* _Listing_:
···

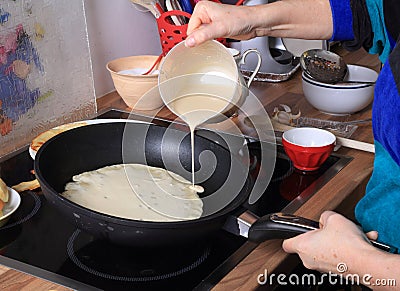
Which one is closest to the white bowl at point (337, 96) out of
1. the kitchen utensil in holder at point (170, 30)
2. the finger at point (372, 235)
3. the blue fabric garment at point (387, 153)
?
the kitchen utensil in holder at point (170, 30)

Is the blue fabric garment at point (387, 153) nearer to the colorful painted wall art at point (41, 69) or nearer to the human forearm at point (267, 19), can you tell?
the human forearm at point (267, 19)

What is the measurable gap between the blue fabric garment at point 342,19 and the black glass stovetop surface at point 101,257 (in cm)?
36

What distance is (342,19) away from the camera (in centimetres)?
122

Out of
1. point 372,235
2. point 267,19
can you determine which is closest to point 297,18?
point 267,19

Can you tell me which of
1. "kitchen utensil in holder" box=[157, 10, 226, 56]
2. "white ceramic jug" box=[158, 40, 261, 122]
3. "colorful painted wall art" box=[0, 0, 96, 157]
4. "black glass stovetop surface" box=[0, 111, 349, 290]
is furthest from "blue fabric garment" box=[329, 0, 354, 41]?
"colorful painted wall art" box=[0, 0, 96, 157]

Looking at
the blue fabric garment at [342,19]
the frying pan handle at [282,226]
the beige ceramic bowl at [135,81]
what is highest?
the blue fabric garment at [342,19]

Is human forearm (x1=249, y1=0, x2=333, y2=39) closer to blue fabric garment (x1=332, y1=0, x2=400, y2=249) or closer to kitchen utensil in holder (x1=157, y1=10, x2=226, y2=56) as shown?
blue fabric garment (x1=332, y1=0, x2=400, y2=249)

···

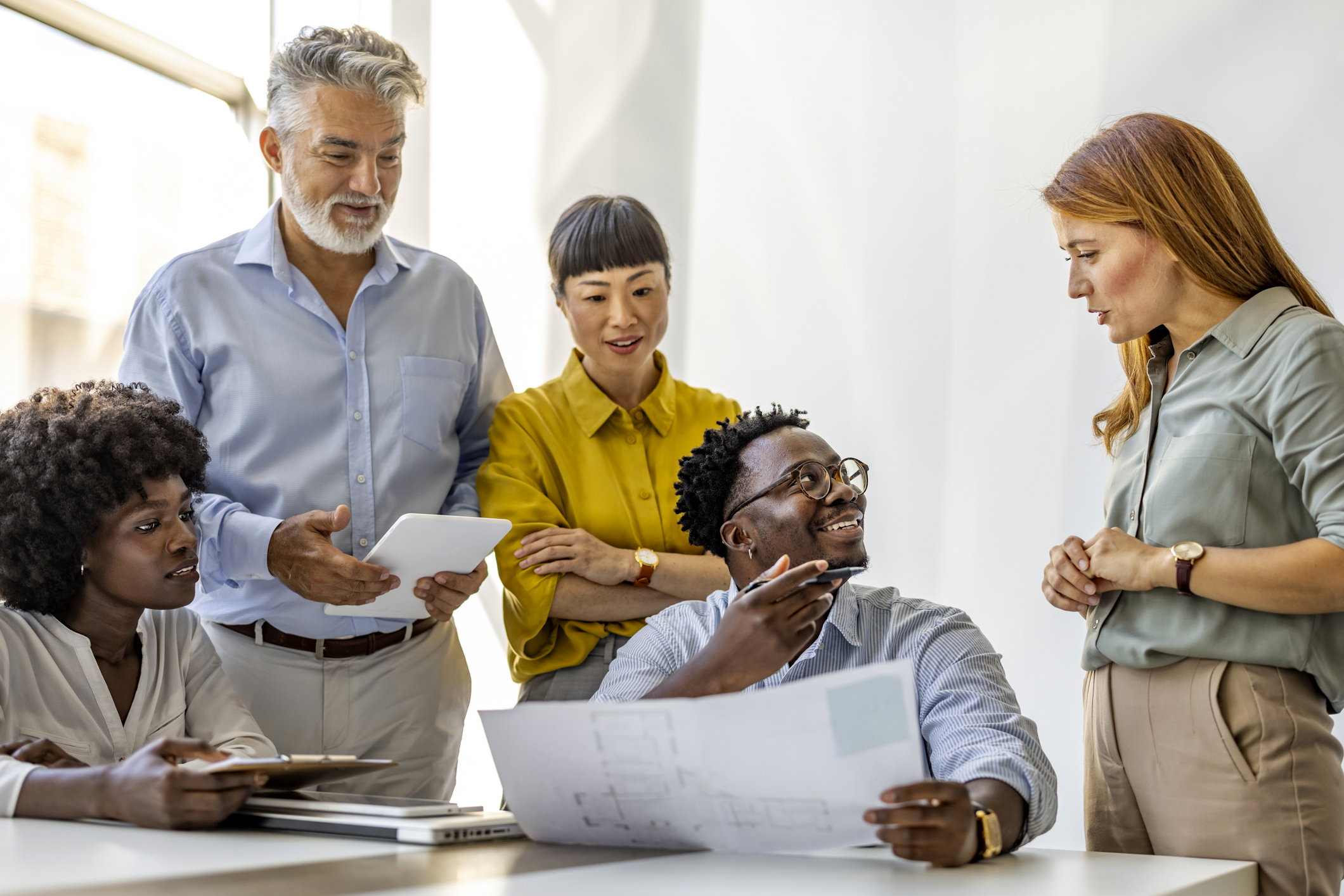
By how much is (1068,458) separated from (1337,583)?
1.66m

···

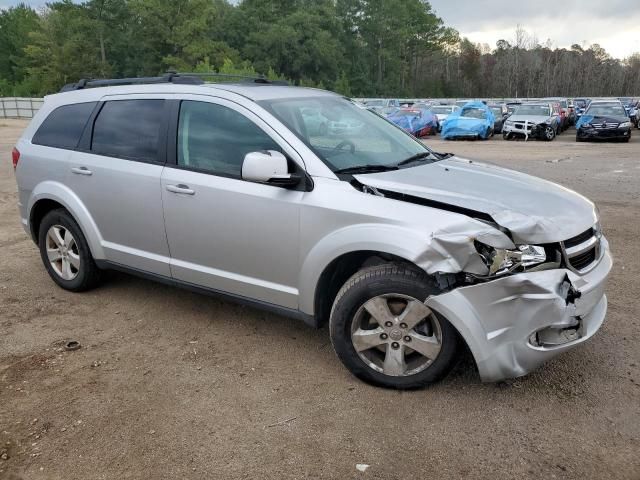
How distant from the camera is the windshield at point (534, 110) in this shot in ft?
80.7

···

* _Task objective_: Please count the lines of the records above that contain the string "blue", treating uppercase and lowercase as different, and reply with only the number.

* _Complete answer_: 8